Tarefas do exercício:
1 - Segundo o texto sobre o princípio da proteção da confiança, em que número e artigo da Constituição está inscrito o princípio da separação de poderes?
2 - Prossiga o texto sobre o princípio da proteção da confiança a partir da última frase apresentada.

Concluiu o Tribunal no sentido de que estariam verificados os quatro testes em que se desdobra o princípio da proteção da confiança, considerando que na base da Lei n.º 24/2010 estaria uma discordância essencialmente “política”, e que, na sequência do diploma de 2008, o particular passara a ser titular de um direito contratualmente fundado50. A confiança deste seria, então, legítima, justificada e fundada em boas razões, sobrevivendo incólume quer aos pedidos de apreciação parlamentar, quer ao relatório do Tribunal de Contas.

Na declaração de voto aposta à decisão, a Conselheira Maria Lúcia Amaral chamou a atenção para dois pontos nevrálgico (os itálicos são nossos):51



    “Não pode ser relegado para o domínio dos dados constitucionalmente irrelevantes o facto de o particular ter aceite celebrar a modificação do contrato – que o investiu na posição jurídico-subjetiva cuja especial densidade e natureza agora se invoca – num momento em que ainda desconhecia se o diploma legislativo que servira de base legal para a outorga desse mesmo contrato iria perdurar na ordem jurídica (...).
    Ora, de acordo com o Relatório do Tribunal de Contas referido no presente acórdão, o contrato de concessão de serviço público seria congenitamente desequilibrado, pelo facto de o risco do negócio ser transferido em termos não-irrelevantes para o concedente público (...)”.


Este segmento da declaração de voto deve ser entendido na perspetiva de quem considera que não houve, da parte do legislador, usurpação da reserva de administração e correspondente violação do princípio da separação de poderes, inscrito no n.º 1 do artigo 111.º da Constituição. Parece-nos que tal usurpação existiu, mas a fundamentação deste arrazoado extravasa o âmbito material do presente texto.

Contudo, admitindo que o legislador estaria verdadeiramente a atuar no exercício da função legislativa, o grau de consolidação das expetativas exigiria que a revogação retroativa do decreto-lei viesse acompanhada de uma compensação. As regras que orientam a gestão do equilíbrio entre a versão liberal do “Estado-homem honesto”52, fiel aos compromissos assumidos, e a versão democrática do Estado-atualizador do “bem comum” também valem, como é abundantemente conhecido, para o legislador.

 

3.3. O terceiro teste: irreversibilidade

Os “planos de vida” são a projeção metodológica da ligação existente entre o princípio da proteção da confiança e o princípio do Estado de Direito enquanto garantia da liberdade das pessoas. Num Estado adjetivado como de “Direito”, os cidadãos devem poder saber com o que contam, por forma a que possam autodeterminar-se, isto é, “de modo a que se tornem exequíveis aqueles projetos individuais de vida cujo traço é indispensável para a realização autónoma e responsável do desenvolvimento da personalidade humana”53

Nestes termos, os planos de vida constituem, no fundo, a atividade de confiança que avaliza o nexo existente entre a base da confiança e os exercícios de autodeterminação pessoal, social e profissional realizados pelos particulares. Quanto mais irreversíveis forem as escolhas associadas àqueles exercícios, maior será o “peso” das expetativas dos particulares e, por conseguinte, maior terá de ser a magnitude e a premência dos interesses públicos invocados pelo legislador para superar essas expectativas.

Dados fornecidos:

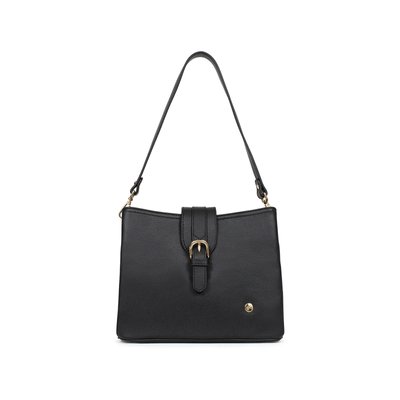 Sac porté épaule 1 anse  Cuir LUNA HEXAGONA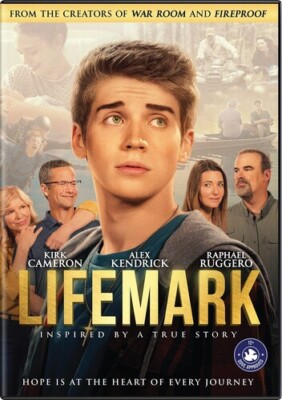 LIFEMARK DVD 683904550484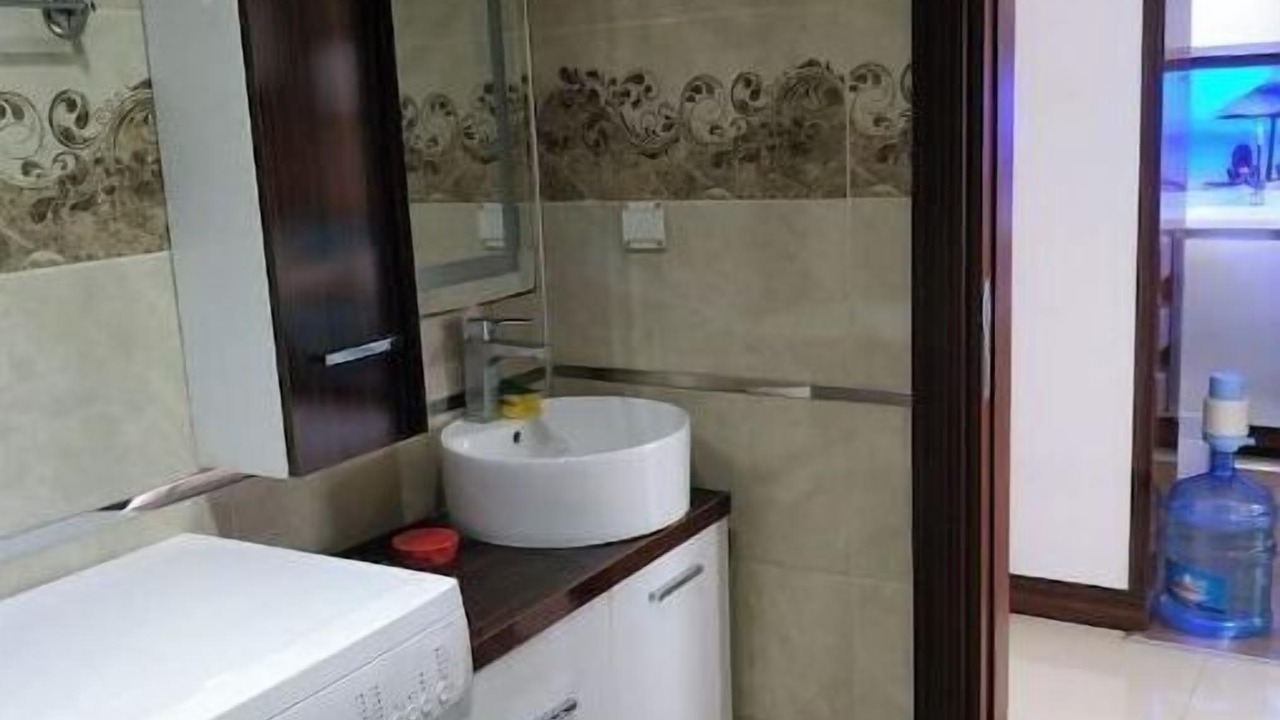 Photo of Bathroom in Konyaalti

Respostas por tarefa:
1 - No n.º 1 do artigo 111.º da Constituição.

2 -
A jurisprudência constitucional viabiliza, nesta matéria, algumas conclusões interessantes, mas que não podem, neste ponto de análise, haver-se por surpreendentes. Obviamente que quando a situação de confiança (consolidada ou com forte vocação de consolidação) pressuponha a realização de atos de execução (de um contrato, de um investimento), os “planos de vida” não carecem de muita demonstração. Bastará ao particular evidenciar que fez – ou que começou a fazer – exatamente aquilo que o ato jurídico-público gerador da situação de confiança lhe impunha que fizesse. No Acórdão n.º 202/2014, o Tribunal limitou-se a relembrar que, na sequência da celebração do aditamento ao contrato de concessão, o cocontratante fez “não apenas um grande, mas um total investimento de confiança”, porquanto procedeu à elaboração dos estudos necessários à realização do respetivo plano de investimentos, e levou a cabo as obras contratualizadas adquirindo, para o efeito, o necessário equipamento.

Normativamente equivalentes são, para o Tribunal, as situações de confiança que envolvam “grandes opções de vida”, ou seja, exercícios fundamentais da autodeterminação pessoal e profissional, como, por ex., a opção de aposentação/reforma54, de escolha da profissão55 ou de permanência no setor público56. Dos Acórdãos n.ºs 572/14, 187/2013 e 572/14 resulta a convicção de que, em matéria de pensões de reforma, num sistema de benefício definido como o nosso, em que se garante a cada pensionista uma taxa fixa de substituição sobre os vencimentos de referência, os pensionistas «já não possuem a mesma facilidade de readaptação a condições económicas mais exigentes», ou seja, já não terão igual capacidade para refazer as suas condições de vida e de procurar fontes de rendimento complementares.

Um terceiro conjunto de situações envolve opções de vida que, não podendo qualificar-se de “irreversíveis”, implicam, porém, uma sobrecarga de esforço pessoal, financeiro ou profissional para os particulares. A mudança das regras de acesso ao ensino superior para estudantes-atletas de alta competição, num momento em que estes já haviam realizado parte das provas de ingresso (já haviam concluído o 11.º ano), é a este propósito paradigmático. Decisivo no juízo de inconstitucionalidade proferido pelo Tribunal Constitucional, no Acórdão n.º 176/12, foi a circunstância de que «o eventual exercício do direito de repetir as provas do 11.º ano representaria sempre uma notória sobrecarga de esforço, com riscos para o rendimento escolar nas disciplinas do ano letivo em curso».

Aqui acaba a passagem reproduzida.